In general, anything that is considered explosive, flammable, poisonous or corrosive in some way is considered dangerous goods and must be labeled. In some instances, the cargo may be considered dangerous because it is also possibly polluting to the marine environment. Explosives and gasses or flammable liquids naturally make the list. Items subject to spontaneous combustion or oxidizing substances, radioactive materials, toxic and infectious substances also make the list. Other miscellaneous items may be on the dangerous goods list without being intuitively obvious that they pose a threat.

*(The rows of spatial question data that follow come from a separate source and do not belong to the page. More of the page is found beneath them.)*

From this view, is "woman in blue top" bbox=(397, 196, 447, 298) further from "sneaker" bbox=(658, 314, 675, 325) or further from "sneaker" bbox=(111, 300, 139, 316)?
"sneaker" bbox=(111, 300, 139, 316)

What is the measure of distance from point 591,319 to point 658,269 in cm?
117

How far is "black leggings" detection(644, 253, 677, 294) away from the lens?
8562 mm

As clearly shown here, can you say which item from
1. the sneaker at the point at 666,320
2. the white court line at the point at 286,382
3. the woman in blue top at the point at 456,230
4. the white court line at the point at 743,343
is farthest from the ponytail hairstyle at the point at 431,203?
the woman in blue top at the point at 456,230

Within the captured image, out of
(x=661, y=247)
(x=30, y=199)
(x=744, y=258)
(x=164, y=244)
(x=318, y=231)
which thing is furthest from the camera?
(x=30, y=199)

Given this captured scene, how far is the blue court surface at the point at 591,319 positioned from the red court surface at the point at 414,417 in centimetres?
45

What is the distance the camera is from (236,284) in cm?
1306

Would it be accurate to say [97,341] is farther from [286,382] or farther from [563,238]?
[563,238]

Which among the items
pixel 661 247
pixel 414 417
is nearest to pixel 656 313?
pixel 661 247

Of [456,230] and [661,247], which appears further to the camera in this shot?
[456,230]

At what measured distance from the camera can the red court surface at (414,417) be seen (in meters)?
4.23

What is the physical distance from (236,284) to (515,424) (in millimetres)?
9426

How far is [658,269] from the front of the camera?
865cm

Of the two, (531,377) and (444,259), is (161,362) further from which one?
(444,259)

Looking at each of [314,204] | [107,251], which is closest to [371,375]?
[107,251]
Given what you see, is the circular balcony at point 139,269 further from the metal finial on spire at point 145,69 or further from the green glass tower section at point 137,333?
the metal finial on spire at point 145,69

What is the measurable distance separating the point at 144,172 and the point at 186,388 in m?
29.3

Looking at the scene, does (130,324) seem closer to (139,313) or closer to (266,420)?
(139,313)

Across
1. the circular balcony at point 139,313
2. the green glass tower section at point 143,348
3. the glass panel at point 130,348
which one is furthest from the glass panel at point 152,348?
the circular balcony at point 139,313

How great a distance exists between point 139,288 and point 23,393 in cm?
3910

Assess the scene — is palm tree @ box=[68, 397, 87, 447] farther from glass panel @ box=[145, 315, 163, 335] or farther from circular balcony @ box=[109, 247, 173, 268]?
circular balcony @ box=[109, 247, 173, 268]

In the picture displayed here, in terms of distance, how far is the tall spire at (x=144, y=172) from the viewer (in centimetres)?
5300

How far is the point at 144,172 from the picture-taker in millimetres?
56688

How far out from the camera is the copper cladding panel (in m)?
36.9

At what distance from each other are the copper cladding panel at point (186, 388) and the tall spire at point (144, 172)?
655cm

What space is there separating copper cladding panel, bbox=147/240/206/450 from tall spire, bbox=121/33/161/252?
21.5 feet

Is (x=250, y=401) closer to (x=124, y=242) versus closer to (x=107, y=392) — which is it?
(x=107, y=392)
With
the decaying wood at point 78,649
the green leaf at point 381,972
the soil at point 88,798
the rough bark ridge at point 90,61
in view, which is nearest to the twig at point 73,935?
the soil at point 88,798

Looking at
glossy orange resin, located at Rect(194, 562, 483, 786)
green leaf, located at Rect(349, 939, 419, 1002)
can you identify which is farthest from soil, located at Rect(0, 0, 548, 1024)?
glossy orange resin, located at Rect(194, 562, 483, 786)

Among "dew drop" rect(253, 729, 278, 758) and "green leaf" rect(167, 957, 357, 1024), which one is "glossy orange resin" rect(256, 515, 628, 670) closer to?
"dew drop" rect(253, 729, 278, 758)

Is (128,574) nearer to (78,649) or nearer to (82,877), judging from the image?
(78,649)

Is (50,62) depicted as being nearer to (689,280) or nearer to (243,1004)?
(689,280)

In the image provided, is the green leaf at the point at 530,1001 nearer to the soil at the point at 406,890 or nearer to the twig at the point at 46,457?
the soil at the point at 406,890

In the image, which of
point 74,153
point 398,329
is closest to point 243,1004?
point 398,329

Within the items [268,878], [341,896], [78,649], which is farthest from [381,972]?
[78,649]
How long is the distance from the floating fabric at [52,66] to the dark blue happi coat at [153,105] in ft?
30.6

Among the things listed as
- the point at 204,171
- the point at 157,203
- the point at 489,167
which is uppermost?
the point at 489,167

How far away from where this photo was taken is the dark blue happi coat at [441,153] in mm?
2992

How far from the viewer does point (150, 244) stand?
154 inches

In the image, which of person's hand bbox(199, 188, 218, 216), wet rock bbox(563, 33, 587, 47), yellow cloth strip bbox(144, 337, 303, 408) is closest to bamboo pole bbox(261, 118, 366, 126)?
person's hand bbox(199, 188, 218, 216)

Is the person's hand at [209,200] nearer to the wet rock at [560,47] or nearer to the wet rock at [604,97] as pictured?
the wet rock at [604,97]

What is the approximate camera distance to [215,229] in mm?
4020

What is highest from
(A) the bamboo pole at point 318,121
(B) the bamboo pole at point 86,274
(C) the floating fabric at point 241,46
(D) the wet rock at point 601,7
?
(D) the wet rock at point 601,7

Batteries, computer parts, cigarette lighters, drilling and mining equipment and other machinery parts and even frozen foods are some of the items considered for one reason or another to be potentially hazardous. Sometimes the hazard is not the item itself, but the way in which the item is packed that could potentially set off an explosion.

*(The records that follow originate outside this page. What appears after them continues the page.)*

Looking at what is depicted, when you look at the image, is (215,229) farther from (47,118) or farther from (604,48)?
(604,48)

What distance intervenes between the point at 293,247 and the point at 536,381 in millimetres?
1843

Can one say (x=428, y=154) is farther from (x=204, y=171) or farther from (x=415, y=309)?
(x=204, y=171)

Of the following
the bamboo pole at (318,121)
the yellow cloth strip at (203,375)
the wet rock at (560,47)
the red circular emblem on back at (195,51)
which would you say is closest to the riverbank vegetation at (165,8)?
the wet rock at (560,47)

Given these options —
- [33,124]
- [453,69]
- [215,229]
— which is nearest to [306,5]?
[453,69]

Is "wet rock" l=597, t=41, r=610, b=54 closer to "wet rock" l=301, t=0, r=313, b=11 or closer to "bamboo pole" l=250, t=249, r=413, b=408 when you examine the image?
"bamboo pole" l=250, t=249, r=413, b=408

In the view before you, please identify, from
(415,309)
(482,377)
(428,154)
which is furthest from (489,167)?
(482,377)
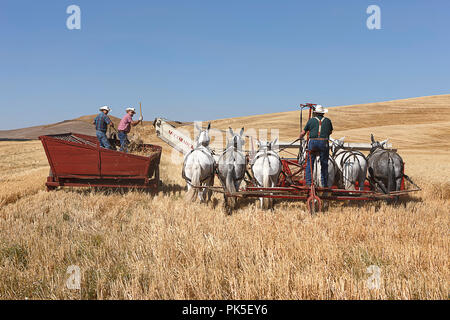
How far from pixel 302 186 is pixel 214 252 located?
3949mm

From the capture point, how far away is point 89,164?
310 inches

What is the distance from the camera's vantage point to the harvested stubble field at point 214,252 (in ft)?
9.92

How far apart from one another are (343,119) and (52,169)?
46.5 meters

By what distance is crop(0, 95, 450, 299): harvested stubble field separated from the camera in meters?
3.02

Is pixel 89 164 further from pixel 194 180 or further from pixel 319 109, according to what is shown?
pixel 319 109

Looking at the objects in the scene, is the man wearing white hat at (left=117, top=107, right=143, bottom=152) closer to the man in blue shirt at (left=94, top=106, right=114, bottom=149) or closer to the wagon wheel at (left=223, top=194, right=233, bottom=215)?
the man in blue shirt at (left=94, top=106, right=114, bottom=149)

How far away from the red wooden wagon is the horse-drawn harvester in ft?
5.63

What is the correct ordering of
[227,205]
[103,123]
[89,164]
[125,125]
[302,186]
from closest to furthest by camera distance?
[227,205], [302,186], [89,164], [103,123], [125,125]

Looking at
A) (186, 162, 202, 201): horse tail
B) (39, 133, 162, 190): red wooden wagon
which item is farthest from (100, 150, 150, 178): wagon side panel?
(186, 162, 202, 201): horse tail
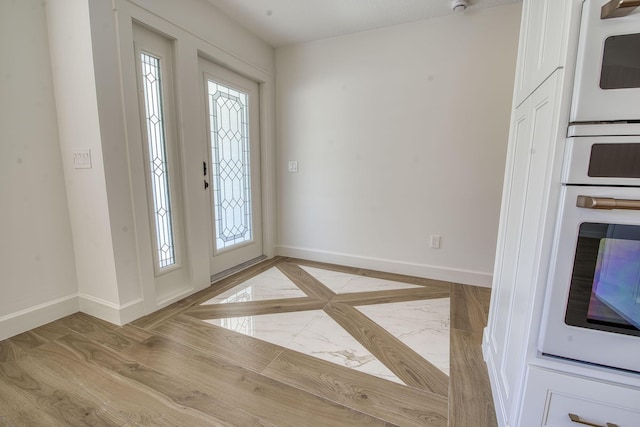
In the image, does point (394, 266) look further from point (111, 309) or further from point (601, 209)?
point (111, 309)

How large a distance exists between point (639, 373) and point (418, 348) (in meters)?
0.97

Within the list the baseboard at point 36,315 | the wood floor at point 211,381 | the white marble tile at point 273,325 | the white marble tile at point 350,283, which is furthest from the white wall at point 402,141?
the baseboard at point 36,315

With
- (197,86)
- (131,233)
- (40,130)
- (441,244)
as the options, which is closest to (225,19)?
(197,86)

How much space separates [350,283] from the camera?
2615 mm

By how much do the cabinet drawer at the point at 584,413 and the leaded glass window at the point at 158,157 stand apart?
94.9 inches

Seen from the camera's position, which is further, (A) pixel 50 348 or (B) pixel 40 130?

Taking safety seriously is everyone’s job. When mistakes happen, they can have deadly consequences. Serious accidents happen all the time, the most recent case happening in China where hundreds were killed and more missing in a massive explosion at a logistics warehouse storing dangerous goods. Even the rescue efforts were hampered when everyone realized they had no idea the full extent of the dangerous goods in the warehouse.
It is important to take seriously what you might consider simple and inconvenient requirements when shipping your goods – such as making sure the gasoline is drained from your vehicle and the battery disconnected. Understanding how to properly label and declare any dangerous goods ensures they will be handled with the utmost care. Miscommunication or misdeclaration can result in serious problems and delays.